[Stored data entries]

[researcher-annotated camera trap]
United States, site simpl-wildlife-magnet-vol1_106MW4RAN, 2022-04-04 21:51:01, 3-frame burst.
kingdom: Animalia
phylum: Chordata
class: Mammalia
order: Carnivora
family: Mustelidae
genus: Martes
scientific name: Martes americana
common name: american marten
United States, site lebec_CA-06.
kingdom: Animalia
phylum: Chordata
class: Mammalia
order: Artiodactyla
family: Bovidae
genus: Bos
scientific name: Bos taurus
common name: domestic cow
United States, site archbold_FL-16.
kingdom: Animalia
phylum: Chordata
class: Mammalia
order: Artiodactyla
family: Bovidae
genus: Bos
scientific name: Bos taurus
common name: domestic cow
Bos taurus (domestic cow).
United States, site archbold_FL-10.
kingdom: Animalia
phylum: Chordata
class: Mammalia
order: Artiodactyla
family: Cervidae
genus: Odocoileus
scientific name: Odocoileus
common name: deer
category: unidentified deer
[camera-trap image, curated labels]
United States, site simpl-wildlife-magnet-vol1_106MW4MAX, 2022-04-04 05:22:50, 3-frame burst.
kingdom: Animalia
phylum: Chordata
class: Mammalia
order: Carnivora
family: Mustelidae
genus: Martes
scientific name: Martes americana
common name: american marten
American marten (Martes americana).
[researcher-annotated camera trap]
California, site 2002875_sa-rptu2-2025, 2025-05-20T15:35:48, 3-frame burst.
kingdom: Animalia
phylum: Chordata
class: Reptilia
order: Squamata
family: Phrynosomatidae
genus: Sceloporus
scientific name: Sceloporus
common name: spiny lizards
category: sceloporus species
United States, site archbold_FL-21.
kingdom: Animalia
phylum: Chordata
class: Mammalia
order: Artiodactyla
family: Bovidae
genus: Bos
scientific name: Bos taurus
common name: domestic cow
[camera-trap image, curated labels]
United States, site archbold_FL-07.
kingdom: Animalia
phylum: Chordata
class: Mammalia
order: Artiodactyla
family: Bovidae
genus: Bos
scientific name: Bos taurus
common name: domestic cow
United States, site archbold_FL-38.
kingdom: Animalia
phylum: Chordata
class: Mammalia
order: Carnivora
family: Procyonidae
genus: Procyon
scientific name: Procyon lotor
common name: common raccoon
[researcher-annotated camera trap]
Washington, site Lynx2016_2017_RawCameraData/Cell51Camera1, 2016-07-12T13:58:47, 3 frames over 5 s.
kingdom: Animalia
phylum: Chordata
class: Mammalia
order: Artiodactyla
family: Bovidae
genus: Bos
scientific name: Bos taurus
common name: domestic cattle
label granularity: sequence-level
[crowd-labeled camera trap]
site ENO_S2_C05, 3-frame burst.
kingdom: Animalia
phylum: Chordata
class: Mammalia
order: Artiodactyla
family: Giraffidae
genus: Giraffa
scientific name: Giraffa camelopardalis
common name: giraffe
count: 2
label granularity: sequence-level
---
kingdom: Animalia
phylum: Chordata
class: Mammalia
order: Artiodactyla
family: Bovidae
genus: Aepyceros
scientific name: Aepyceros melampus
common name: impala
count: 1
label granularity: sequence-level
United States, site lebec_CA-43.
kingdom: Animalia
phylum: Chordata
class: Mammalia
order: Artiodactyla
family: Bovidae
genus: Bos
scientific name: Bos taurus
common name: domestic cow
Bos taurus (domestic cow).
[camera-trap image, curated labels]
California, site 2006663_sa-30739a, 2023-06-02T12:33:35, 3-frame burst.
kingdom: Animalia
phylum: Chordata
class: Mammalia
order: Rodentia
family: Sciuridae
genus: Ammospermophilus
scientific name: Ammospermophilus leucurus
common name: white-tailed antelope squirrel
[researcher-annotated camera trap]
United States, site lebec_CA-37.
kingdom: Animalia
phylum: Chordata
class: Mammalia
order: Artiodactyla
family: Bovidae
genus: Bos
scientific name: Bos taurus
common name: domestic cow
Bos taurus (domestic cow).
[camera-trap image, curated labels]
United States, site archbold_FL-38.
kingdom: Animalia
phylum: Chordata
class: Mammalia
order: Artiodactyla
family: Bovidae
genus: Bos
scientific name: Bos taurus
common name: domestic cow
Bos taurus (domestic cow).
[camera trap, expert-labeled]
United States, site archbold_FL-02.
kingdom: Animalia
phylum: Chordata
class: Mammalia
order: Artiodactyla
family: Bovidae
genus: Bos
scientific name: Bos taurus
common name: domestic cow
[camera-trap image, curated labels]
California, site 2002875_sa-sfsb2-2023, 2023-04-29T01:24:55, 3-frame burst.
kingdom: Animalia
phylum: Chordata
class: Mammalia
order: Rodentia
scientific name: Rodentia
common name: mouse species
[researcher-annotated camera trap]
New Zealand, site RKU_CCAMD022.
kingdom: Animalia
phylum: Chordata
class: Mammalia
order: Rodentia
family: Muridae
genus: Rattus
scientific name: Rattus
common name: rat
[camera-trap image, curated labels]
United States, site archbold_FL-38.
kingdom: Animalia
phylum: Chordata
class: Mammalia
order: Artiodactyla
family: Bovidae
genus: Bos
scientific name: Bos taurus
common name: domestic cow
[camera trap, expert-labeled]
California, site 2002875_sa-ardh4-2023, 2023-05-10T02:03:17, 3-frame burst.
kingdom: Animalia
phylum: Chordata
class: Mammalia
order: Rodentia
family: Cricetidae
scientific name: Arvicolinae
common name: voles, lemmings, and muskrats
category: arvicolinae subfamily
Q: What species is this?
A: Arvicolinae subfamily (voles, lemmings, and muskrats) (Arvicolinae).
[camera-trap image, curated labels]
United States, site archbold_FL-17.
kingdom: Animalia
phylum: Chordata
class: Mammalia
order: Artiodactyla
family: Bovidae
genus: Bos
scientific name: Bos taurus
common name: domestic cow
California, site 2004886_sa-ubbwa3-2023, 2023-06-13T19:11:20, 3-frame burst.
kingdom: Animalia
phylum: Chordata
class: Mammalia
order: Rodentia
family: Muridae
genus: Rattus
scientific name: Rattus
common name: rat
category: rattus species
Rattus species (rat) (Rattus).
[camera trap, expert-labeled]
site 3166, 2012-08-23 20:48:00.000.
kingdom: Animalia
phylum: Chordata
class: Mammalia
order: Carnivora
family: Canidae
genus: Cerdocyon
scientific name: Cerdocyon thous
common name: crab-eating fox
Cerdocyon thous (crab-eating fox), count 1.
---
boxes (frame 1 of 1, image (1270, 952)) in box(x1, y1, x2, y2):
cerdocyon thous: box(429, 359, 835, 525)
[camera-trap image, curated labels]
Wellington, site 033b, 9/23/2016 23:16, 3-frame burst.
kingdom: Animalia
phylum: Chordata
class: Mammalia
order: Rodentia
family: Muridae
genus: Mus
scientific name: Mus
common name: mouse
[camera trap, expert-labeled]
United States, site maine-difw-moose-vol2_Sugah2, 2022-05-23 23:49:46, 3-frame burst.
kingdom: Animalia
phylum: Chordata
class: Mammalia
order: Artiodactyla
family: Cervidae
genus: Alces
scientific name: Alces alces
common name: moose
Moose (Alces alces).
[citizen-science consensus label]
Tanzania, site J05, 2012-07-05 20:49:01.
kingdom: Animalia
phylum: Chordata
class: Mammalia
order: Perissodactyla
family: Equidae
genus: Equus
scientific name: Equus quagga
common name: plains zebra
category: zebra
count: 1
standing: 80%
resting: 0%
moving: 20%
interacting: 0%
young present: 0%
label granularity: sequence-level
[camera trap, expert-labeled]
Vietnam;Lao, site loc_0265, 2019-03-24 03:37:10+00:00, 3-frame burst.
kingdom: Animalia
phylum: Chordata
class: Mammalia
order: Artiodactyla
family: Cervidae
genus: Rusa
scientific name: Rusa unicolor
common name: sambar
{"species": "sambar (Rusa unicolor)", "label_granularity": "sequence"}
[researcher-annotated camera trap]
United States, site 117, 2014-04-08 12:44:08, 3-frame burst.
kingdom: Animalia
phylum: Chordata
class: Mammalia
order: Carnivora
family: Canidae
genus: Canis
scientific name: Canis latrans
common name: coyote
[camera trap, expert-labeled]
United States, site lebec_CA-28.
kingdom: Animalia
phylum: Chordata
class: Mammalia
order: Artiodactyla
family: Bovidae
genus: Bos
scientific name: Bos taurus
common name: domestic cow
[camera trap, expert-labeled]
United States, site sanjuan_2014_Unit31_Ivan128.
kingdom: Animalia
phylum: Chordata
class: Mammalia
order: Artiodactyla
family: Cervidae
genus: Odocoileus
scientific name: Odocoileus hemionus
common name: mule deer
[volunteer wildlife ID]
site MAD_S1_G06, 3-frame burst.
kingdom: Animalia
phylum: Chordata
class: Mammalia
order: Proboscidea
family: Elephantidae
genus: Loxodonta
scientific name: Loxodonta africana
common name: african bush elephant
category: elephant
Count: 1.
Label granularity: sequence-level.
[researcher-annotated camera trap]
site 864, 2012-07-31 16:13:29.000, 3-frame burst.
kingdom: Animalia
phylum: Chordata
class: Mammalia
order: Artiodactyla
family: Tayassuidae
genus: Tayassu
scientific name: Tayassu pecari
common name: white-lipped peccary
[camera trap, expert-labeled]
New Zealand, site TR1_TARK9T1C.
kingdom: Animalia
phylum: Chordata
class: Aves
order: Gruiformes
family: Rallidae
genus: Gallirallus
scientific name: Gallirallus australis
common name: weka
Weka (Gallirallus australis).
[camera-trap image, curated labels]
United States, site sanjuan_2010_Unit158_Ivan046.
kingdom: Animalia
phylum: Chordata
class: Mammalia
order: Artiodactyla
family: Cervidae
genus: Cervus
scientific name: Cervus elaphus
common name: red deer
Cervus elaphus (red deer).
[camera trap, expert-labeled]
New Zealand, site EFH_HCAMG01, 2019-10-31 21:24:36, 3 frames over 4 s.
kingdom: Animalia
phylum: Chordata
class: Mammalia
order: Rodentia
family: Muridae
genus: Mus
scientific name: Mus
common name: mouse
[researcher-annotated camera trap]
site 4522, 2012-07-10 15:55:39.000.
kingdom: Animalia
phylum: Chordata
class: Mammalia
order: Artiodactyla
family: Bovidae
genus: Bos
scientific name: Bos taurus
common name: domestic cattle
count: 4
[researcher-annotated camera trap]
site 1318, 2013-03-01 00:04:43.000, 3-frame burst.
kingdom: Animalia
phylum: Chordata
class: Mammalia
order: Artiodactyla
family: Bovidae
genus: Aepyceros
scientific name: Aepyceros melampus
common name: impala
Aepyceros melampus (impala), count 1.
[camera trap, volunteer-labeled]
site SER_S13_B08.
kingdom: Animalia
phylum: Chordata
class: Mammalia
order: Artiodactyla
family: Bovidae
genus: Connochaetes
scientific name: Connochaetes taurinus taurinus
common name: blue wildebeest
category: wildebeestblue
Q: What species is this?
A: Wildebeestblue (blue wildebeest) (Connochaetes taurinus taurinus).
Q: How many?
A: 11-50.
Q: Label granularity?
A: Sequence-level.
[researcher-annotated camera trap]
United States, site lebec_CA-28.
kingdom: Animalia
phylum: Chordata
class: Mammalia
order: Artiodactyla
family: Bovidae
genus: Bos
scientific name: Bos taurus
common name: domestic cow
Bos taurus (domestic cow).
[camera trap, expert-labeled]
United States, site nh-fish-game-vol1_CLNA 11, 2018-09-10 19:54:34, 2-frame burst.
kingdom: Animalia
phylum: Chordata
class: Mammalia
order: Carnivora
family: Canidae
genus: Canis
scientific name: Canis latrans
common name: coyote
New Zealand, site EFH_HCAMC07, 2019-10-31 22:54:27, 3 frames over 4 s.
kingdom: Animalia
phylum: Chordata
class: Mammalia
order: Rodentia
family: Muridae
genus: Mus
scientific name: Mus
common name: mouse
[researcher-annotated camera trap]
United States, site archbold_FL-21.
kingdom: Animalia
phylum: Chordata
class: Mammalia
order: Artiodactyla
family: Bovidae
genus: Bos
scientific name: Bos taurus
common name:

### What you are asked to do
Across the entries above, work out how many lines include the string "Zealand", and report only that figure.

### Result for this task
4